## [WHAT YOU HAVE TO DO]
Can you render every line of the items below as a JSON list of strings, with one string per line and no blank lines?

## [Items of spatial reasoning questions]
○ ○ ○ ○ ○ ○ ○
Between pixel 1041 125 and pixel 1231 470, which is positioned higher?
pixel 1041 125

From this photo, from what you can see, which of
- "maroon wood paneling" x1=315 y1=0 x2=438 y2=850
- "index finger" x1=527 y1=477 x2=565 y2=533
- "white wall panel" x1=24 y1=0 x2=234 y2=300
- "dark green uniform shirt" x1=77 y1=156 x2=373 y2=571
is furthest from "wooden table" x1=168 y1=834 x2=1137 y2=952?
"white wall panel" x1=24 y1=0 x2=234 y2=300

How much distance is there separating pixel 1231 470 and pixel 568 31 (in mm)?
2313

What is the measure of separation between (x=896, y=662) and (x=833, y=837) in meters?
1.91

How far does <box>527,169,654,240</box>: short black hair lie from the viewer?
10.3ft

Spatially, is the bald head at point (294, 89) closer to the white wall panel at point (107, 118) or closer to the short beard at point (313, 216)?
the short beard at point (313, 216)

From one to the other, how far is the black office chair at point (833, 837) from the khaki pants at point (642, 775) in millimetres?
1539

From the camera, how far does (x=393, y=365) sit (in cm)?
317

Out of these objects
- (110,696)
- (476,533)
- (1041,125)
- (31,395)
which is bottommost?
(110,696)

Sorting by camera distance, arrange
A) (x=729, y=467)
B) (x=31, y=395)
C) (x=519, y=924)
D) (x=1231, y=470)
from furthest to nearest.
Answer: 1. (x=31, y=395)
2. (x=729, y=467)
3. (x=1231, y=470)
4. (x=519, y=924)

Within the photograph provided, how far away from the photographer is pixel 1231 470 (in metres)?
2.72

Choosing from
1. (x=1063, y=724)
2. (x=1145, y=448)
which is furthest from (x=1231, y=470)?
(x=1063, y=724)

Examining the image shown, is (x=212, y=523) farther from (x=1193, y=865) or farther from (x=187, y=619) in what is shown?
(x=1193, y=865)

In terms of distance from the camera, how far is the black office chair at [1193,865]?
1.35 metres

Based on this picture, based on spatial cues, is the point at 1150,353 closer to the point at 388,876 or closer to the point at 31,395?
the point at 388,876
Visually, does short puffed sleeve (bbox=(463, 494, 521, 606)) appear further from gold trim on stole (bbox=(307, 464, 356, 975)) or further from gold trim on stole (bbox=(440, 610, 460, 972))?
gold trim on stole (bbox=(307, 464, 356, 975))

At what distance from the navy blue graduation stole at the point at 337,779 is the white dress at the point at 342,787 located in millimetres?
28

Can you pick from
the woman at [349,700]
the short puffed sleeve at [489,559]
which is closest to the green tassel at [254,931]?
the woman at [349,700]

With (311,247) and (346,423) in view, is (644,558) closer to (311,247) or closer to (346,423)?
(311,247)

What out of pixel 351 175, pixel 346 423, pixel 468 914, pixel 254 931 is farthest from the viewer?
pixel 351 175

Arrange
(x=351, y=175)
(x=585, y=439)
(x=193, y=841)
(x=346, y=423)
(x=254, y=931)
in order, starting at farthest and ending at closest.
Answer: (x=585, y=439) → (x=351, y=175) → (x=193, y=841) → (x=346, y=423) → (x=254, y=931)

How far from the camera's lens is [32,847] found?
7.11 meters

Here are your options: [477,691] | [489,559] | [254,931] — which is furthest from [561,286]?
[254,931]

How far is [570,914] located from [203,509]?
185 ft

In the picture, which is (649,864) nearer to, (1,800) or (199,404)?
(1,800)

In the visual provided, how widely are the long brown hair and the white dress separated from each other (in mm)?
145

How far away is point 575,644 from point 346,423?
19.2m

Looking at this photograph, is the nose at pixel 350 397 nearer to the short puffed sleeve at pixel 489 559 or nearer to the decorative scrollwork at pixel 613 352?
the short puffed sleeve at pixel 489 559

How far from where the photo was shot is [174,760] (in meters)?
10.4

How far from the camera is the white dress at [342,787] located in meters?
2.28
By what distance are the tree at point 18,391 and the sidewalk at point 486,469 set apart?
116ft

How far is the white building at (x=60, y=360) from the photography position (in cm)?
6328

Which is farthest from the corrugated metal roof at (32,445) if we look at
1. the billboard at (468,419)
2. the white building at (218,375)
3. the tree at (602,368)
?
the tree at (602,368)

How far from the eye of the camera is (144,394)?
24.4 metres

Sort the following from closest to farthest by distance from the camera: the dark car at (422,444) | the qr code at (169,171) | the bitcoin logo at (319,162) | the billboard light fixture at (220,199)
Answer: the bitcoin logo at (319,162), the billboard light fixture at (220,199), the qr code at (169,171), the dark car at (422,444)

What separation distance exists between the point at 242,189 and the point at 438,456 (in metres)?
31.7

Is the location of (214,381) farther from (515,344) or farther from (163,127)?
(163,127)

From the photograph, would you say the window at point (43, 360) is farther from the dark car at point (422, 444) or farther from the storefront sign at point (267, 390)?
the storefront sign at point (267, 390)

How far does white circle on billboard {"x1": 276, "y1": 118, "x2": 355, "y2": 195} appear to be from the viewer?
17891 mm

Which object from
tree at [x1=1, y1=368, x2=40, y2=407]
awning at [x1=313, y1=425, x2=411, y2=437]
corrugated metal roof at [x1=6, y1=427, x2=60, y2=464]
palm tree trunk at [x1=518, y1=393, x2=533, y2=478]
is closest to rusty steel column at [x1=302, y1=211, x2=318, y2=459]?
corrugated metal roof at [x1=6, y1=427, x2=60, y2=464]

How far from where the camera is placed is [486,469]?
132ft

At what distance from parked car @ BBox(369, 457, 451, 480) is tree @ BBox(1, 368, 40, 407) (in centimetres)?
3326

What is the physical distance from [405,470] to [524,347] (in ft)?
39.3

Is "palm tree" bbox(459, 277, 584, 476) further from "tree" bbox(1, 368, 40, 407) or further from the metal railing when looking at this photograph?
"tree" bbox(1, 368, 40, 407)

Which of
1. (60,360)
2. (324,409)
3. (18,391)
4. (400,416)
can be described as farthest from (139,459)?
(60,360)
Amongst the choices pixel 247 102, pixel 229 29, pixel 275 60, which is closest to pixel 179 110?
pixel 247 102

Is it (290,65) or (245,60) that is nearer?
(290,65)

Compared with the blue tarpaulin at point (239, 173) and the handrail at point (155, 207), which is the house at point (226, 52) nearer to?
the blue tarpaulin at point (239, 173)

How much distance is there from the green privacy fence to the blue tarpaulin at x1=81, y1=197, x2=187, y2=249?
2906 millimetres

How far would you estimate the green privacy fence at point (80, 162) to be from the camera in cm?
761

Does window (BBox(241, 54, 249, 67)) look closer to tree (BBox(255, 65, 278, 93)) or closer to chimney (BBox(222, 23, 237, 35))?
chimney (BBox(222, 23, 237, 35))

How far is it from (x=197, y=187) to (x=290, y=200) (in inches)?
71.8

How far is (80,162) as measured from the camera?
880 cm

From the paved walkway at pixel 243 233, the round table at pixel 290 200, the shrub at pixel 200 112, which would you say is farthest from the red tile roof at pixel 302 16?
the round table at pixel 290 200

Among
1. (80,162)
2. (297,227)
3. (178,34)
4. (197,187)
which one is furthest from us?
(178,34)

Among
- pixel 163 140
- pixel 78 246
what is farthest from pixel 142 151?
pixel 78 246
○ ○ ○ ○ ○ ○ ○
## [EXPECTED OUTPUT]
[
  "Between pixel 1041 125 and pixel 1231 470, which is positioned higher?",
  "pixel 1041 125",
  "From this photo, from what you can see, which of",
  "- \"maroon wood paneling\" x1=315 y1=0 x2=438 y2=850",
  "- \"index finger\" x1=527 y1=477 x2=565 y2=533",
  "- \"white wall panel\" x1=24 y1=0 x2=234 y2=300",
  "- \"dark green uniform shirt\" x1=77 y1=156 x2=373 y2=571",
  "is furthest from \"wooden table\" x1=168 y1=834 x2=1137 y2=952?",
  "\"white wall panel\" x1=24 y1=0 x2=234 y2=300",
  "How much distance is there separating pixel 1231 470 and pixel 568 31 (in mm)?",
  "2313",
  "What is the measure of separation between (x=896, y=662) and (x=833, y=837) in meters?",
  "1.91",
  "How far does <box>527,169,654,240</box>: short black hair lie from the viewer?",
  "10.3ft",
  "Spatially, is the bald head at point (294, 89) closer to the white wall panel at point (107, 118) or closer to the short beard at point (313, 216)?",
  "the short beard at point (313, 216)",
  "From one to the other, how far is the black office chair at point (833, 837) from the khaki pants at point (642, 775) in millimetres?",
  "1539",
  "From the camera, how far does (x=393, y=365) sit (in cm)?",
  "317",
  "Out of these objects",
  "- (110,696)",
  "- (476,533)",
  "- (1041,125)",
  "- (31,395)",
  "which is bottommost?",
  "(110,696)",
  "Sorting by camera distance, arrange",
  "A) (x=729, y=467)",
  "B) (x=31, y=395)",
  "C) (x=519, y=924)",
  "D) (x=1231, y=470)",
  "from furthest to nearest.",
  "Answer: 1. (x=31, y=395)",
  "2. (x=729, y=467)",
  "3. (x=1231, y=470)",
  "4. (x=519, y=924)",
  "Within the photograph provided, how far away from the photographer is pixel 1231 470 (in metres)?",
  "2.72",
  "Choosing from",
  "1. (x=1063, y=724)",
  "2. (x=1145, y=448)",
  "which is furthest from (x=1231, y=470)?",
  "(x=1063, y=724)",
  "Examining the image shown, is (x=212, y=523) farther from (x=1193, y=865) or farther from (x=187, y=619) in what is shown?",
  "(x=1193, y=865)",
  "In terms of distance from the camera, how far is the black office chair at [1193,865]?",
  "1.35 metres",
  "Based on this picture, based on spatial cues, is the point at 1150,353 closer to the point at 388,876 or closer to the point at 31,395?",
  "the point at 388,876",
  "Visually, does short puffed sleeve (bbox=(463, 494, 521, 606)) appear further from gold trim on stole (bbox=(307, 464, 356, 975)) or further from gold trim on stole (bbox=(440, 610, 460, 972))?",
  "gold trim on stole (bbox=(307, 464, 356, 975))",
  "At what distance from the navy blue graduation stole at the point at 337,779 is the white dress at the point at 342,787 located in millimetres?",
  "28",
  "Can you pick from",
  "the woman at [349,700]",
  "the short puffed sleeve at [489,559]",
  "which is closest to the green tassel at [254,931]?",
  "the woman at [349,700]",
  "With (311,247) and (346,423) in view, is (644,558) closer to (311,247) or closer to (346,423)?",
  "(311,247)",
  "What out of pixel 351 175, pixel 346 423, pixel 468 914, pixel 254 931 is farthest from the viewer?",
  "pixel 351 175",
  "Arrange",
  "(x=351, y=175)",
  "(x=585, y=439)",
  "(x=193, y=841)",
  "(x=346, y=423)",
  "(x=254, y=931)",
  "in order, starting at farthest and ending at closest.",
  "Answer: (x=585, y=439) → (x=351, y=175) → (x=193, y=841) → (x=346, y=423) → (x=254, y=931)",
  "How far from the camera's lens is [32,847] found?",
  "7.11 meters",
  "Here are your options: [477,691] | [489,559] | [254,931] — which is furthest from [561,286]?",
  "[254,931]",
  "How far is [570,914] located from [203,509]?",
  "185 ft",
  "In the picture, which is (649,864) nearer to, (1,800) or (199,404)?",
  "(1,800)",
  "In the visual provided, how widely are the long brown hair and the white dress separated from each other (in mm)?",
  "145",
  "How far away is point 575,644 from point 346,423?",
  "19.2m",
  "Looking at this photograph, is the nose at pixel 350 397 nearer to the short puffed sleeve at pixel 489 559 or nearer to the decorative scrollwork at pixel 613 352?",
  "the short puffed sleeve at pixel 489 559",
  "How far from where the photo was shot is [174,760] (in meters)?",
  "10.4",
  "How far from the camera is the white dress at [342,787] located in meters?",
  "2.28",
  "By what distance are the tree at point 18,391 and the sidewalk at point 486,469 set apart?",
  "116ft",
  "How far is the white building at (x=60, y=360) from the photography position (in cm)?",
  "6328",
  "Which is farthest from the corrugated metal roof at (32,445) if we look at",
  "1. the billboard at (468,419)",
  "2. the white building at (218,375)",
  "3. the tree at (602,368)",
  "?",
  "the tree at (602,368)",
  "How far from the eye of the camera is (144,394)?",
  "24.4 metres",
  "Sort the following from closest to farthest by distance from the camera: the dark car at (422,444) | the qr code at (169,171) | the bitcoin logo at (319,162) | the billboard light fixture at (220,199)",
  "Answer: the bitcoin logo at (319,162), the billboard light fixture at (220,199), the qr code at (169,171), the dark car at (422,444)",
  "What separation distance exists between the point at 242,189 and the point at 438,456 (in metres)?",
  "31.7",
  "Is the location of (214,381) farther from (515,344) or farther from (163,127)?",
  "(163,127)",
  "From the photograph, would you say the window at point (43, 360) is farther from the dark car at point (422, 444) or farther from the storefront sign at point (267, 390)?",
  "the storefront sign at point (267, 390)",
  "How far does white circle on billboard {\"x1\": 276, \"y1\": 118, \"x2\": 355, \"y2\": 195} appear to be from the viewer?",
  "17891 mm",
  "Which object from",
  "tree at [x1=1, y1=368, x2=40, y2=407]",
  "awning at [x1=313, y1=425, x2=411, y2=437]",
  "corrugated metal roof at [x1=6, y1=427, x2=60, y2=464]",
  "palm tree trunk at [x1=518, y1=393, x2=533, y2=478]",
  "is closest to rusty steel column at [x1=302, y1=211, x2=318, y2=459]?",
  "corrugated metal roof at [x1=6, y1=427, x2=60, y2=464]",
  "How far from where the camera is placed is [486,469]?",
  "132ft",
  "At what distance from parked car @ BBox(369, 457, 451, 480) is tree @ BBox(1, 368, 40, 407) (in centimetres)?",
  "3326",
  "What is the physical distance from [405,470] to [524,347] (in ft)?",
  "39.3",
  "Is \"palm tree\" bbox(459, 277, 584, 476) further from \"tree\" bbox(1, 368, 40, 407) or further from the metal railing when looking at this photograph?",
  "\"tree\" bbox(1, 368, 40, 407)",
  "Which of",
  "1. (60,360)",
  "2. (324,409)",
  "3. (18,391)",
  "4. (400,416)",
  "can be described as farthest from (139,459)?",
  "(60,360)",
  "Amongst the choices pixel 247 102, pixel 229 29, pixel 275 60, which is closest to pixel 179 110?",
  "pixel 247 102",
  "Is it (290,65) or (245,60) that is nearer?",
  "(290,65)",
  "Compared with the blue tarpaulin at point (239, 173) and the handrail at point (155, 207), which is the house at point (226, 52) nearer to?",
  "the blue tarpaulin at point (239, 173)",
  "How much distance is there from the green privacy fence to the blue tarpaulin at x1=81, y1=197, x2=187, y2=249?",
  "2906 millimetres",
  "How far would you estimate the green privacy fence at point (80, 162) to be from the camera in cm?",
  "761",
  "Does window (BBox(241, 54, 249, 67)) look closer to tree (BBox(255, 65, 278, 93)) or closer to chimney (BBox(222, 23, 237, 35))?",
  "chimney (BBox(222, 23, 237, 35))",
  "How far is it from (x=197, y=187) to (x=290, y=200) (in inches)?",
  "71.8",
  "How far is (80,162) as measured from the camera?",
  "880 cm",
  "From the paved walkway at pixel 243 233, the round table at pixel 290 200, the shrub at pixel 200 112, which would you say is farthest from the red tile roof at pixel 302 16?",
  "the round table at pixel 290 200",
  "Among",
  "1. (80,162)",
  "2. (297,227)",
  "3. (178,34)",
  "4. (197,187)",
  "which one is furthest from us?",
  "(178,34)",
  "Among",
  "- pixel 163 140",
  "- pixel 78 246",
  "what is farthest from pixel 142 151?",
  "pixel 78 246"
]